▶ _How to complete this task_:
When you transcribe the listing, keep each line exact and drop the pictures.

▶ _Given records_:
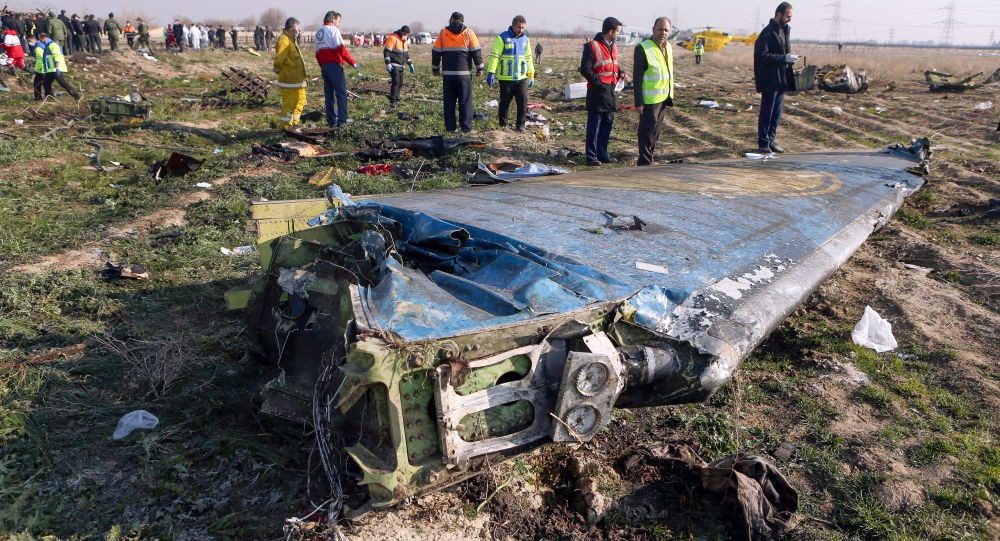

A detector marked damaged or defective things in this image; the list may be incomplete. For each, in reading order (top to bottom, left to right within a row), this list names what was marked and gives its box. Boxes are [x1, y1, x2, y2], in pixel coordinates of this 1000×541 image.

torn metal panel [242, 141, 928, 512]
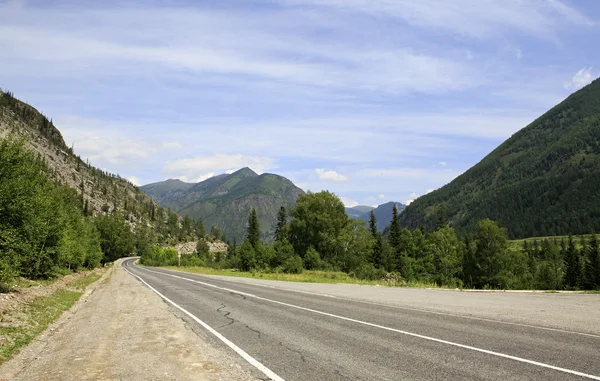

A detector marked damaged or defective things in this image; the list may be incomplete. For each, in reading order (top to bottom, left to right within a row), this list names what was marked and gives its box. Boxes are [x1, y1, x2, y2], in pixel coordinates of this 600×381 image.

crack in asphalt [216, 302, 234, 328]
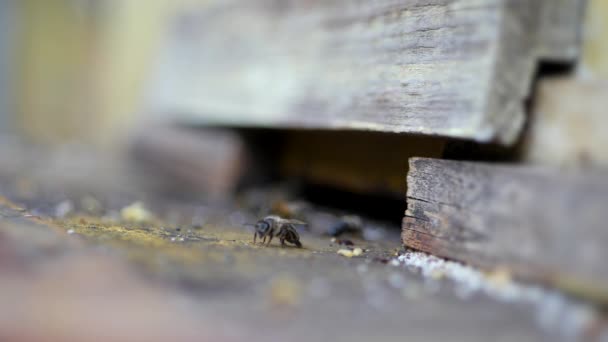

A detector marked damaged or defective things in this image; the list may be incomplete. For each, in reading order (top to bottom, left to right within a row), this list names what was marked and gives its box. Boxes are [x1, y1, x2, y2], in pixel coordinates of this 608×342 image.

splintered wood corner [404, 158, 608, 304]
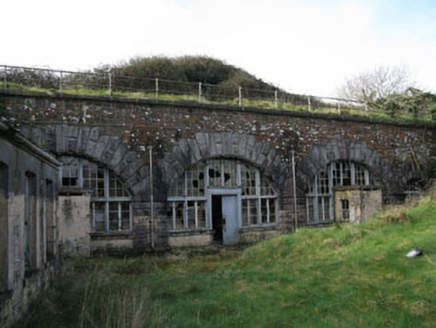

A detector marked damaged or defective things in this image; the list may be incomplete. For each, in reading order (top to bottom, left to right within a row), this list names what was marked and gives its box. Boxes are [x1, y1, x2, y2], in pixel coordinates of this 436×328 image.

broken window [59, 158, 132, 234]
broken window [169, 159, 278, 231]
broken window [304, 162, 370, 224]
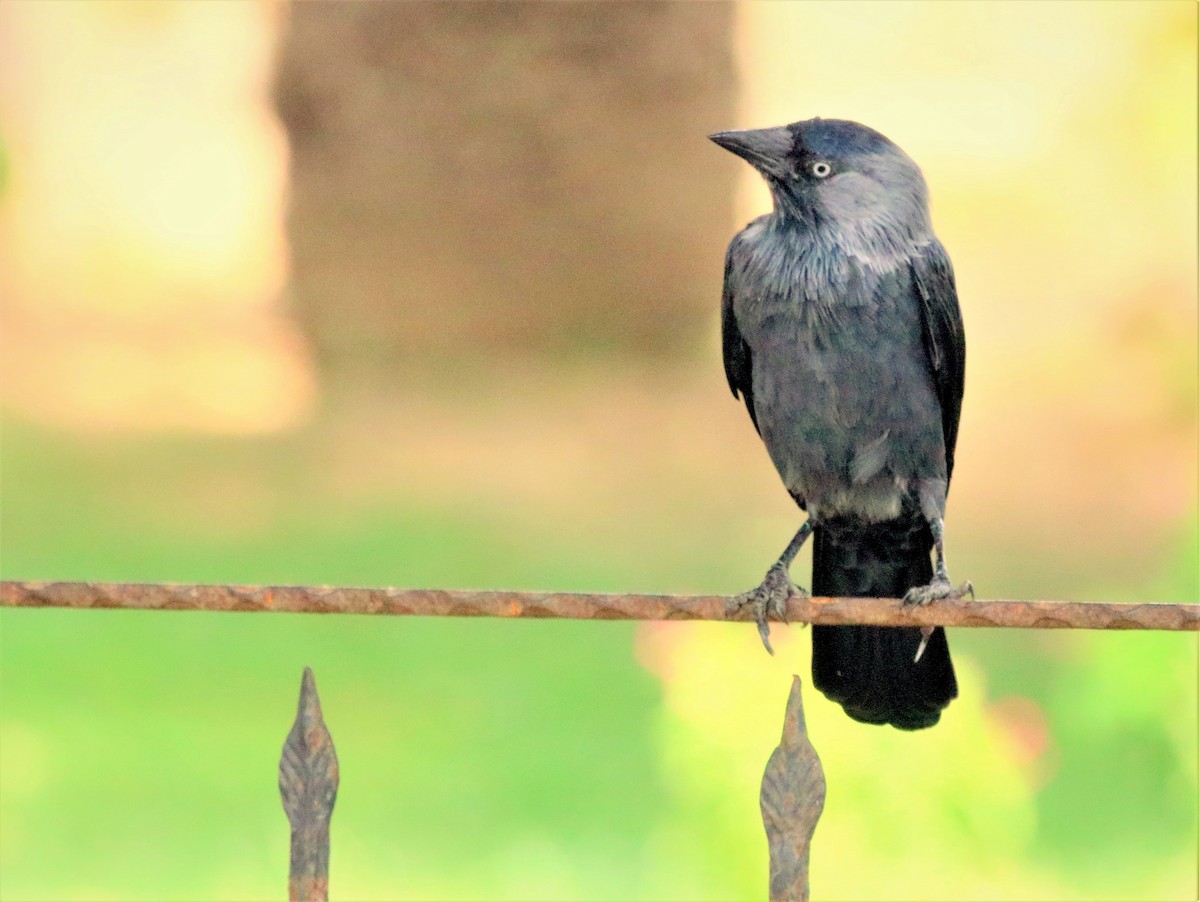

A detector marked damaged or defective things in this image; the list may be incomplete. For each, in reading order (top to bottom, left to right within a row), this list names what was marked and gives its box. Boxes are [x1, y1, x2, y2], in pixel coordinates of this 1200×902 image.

rusty wire [0, 580, 1195, 628]
rust spot on wire [279, 671, 338, 902]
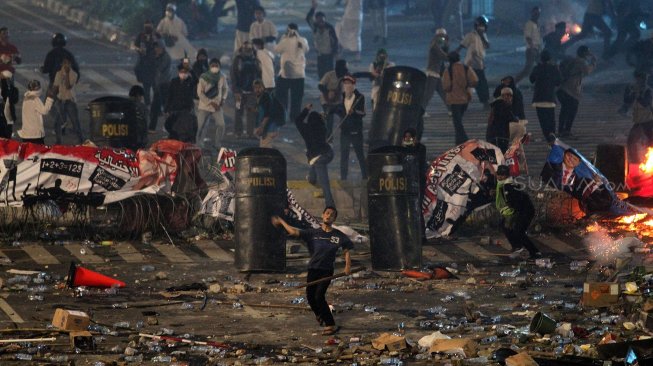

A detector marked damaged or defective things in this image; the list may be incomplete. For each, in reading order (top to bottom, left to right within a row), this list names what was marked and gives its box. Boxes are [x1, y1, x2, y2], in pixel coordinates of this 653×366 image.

torn banner [0, 139, 192, 207]
torn banner [422, 139, 504, 237]
torn banner [540, 139, 632, 216]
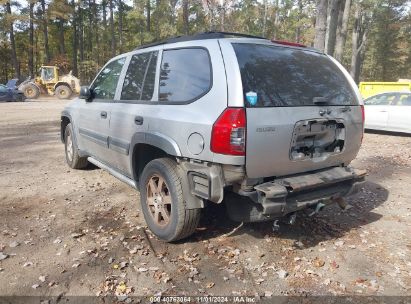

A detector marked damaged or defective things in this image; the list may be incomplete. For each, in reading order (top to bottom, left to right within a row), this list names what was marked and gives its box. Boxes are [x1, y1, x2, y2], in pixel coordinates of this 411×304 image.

damaged rear bumper [229, 166, 366, 221]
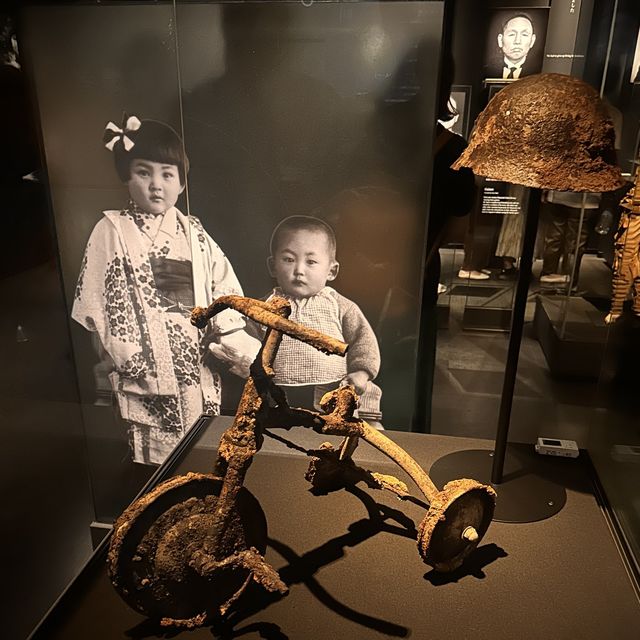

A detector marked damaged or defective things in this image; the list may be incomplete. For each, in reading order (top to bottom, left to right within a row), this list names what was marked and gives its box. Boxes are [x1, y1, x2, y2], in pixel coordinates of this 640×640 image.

rusted metal helmet [456, 73, 624, 192]
rust texture [456, 73, 624, 192]
rusted tricycle [107, 298, 496, 628]
rust texture [110, 298, 498, 628]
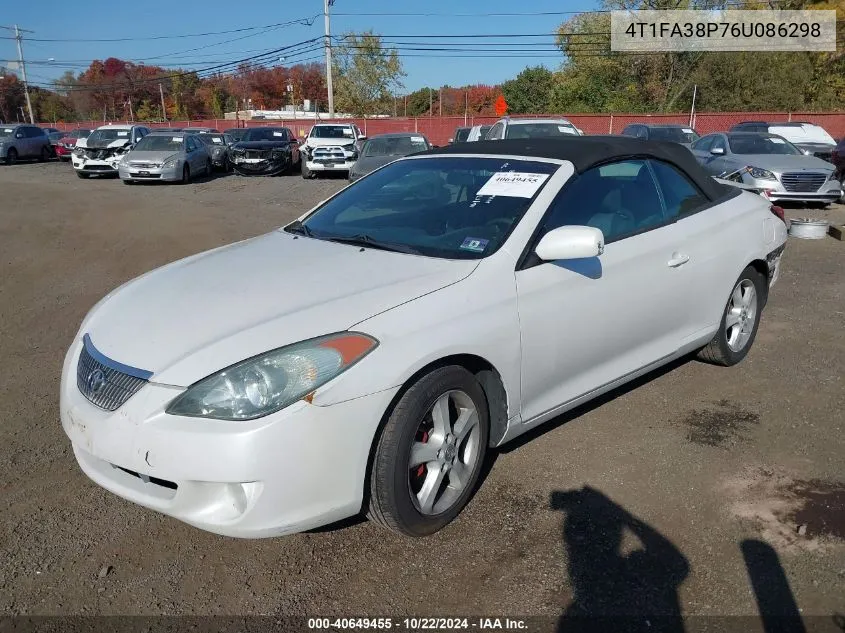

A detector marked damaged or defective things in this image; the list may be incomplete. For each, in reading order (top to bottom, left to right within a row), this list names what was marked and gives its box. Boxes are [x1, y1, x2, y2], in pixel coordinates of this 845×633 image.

▶ _Reply to the exercise_:
A detector marked damaged or defective things in this image; the list may be incomplete. For each, in reading order (top to bottom, left to right within a row), this list names what was marked and gives its box. Boxes are [x1, y1, x2, y2], in pixel coordinates of this 1000×541 image.

torn metal panel [242, 141, 928, 512]

A detector marked damaged or defective things in this image; the list may be incomplete. For each, in reading order (top to bottom, left to right within a row), this list names what was marked and gives its box. Boxes are [x1, y1, x2, y2], in pixel coordinates of this 600×381 image.

crack in asphalt [216, 302, 234, 328]

A detector marked damaged or defective things in this image; the list may be incomplete. For each, in reading order (top to bottom, left to right within a row), this list names what was marked and gives its box. Boxes are [x1, y1, x2, y2], in pixel coordinates of this 608×342 image.

splintered wood corner [404, 158, 608, 304]

A detector marked damaged or defective things in this image; the list may be incomplete. For each, in reading order (top to bottom, left to right within a row), this list names what was marked and gives its box. Boxes are [x1, y1, x2, y2], in pixel coordinates of this 436×328 image.

broken window [59, 158, 132, 234]
broken window [169, 159, 278, 231]
broken window [304, 162, 370, 224]

A detector marked damaged or defective things in this image; the list may be incomplete. For each, in reading order (top to bottom, left to right within a row), this list names what was marked and gives its box. Boxes are [x1, y1, x2, y2], in pixel coordinates of this 1200×902 image.

rusty wire [0, 580, 1195, 628]
rust spot on wire [279, 671, 338, 902]

A detector marked damaged or defective things in this image; the list may be incomplete. For each, in reading order (top to bottom, left to right within a row), this list names what was marked and gives its box. Boxes are [x1, y1, x2, y2], in pixel coordinates of this 653×366 image.

torn banner [0, 139, 192, 207]
torn banner [422, 139, 504, 237]
torn banner [540, 139, 632, 216]

A detector marked damaged or defective things in this image; the list may be incomplete. For each, in reading order (top to bottom, left to right within a row), this list names what was marked and gives its box. Boxes are [x1, y1, x2, y2], in pixel coordinates of this 411×304 image.

damaged rear bumper [229, 166, 366, 221]

A detector marked damaged or defective things in this image; the list may be incomplete. For each, in reading order (top to bottom, left to right within a row), this list names what was marked and gives its box. Boxes are [x1, y1, x2, y2], in pixel coordinates of this 640×640 image.

rusted metal helmet [456, 73, 624, 192]
rust texture [456, 73, 624, 192]
rusted tricycle [107, 298, 496, 628]
rust texture [110, 298, 498, 628]

A detector marked damaged or defective things in this image; the list may be incomplete. For each, in reading order (top to bottom, left to right within a row), this list names what was marked and gives its box. Boxes are [x1, y1, x2, y2], in pixel coordinates of this 845×633 image.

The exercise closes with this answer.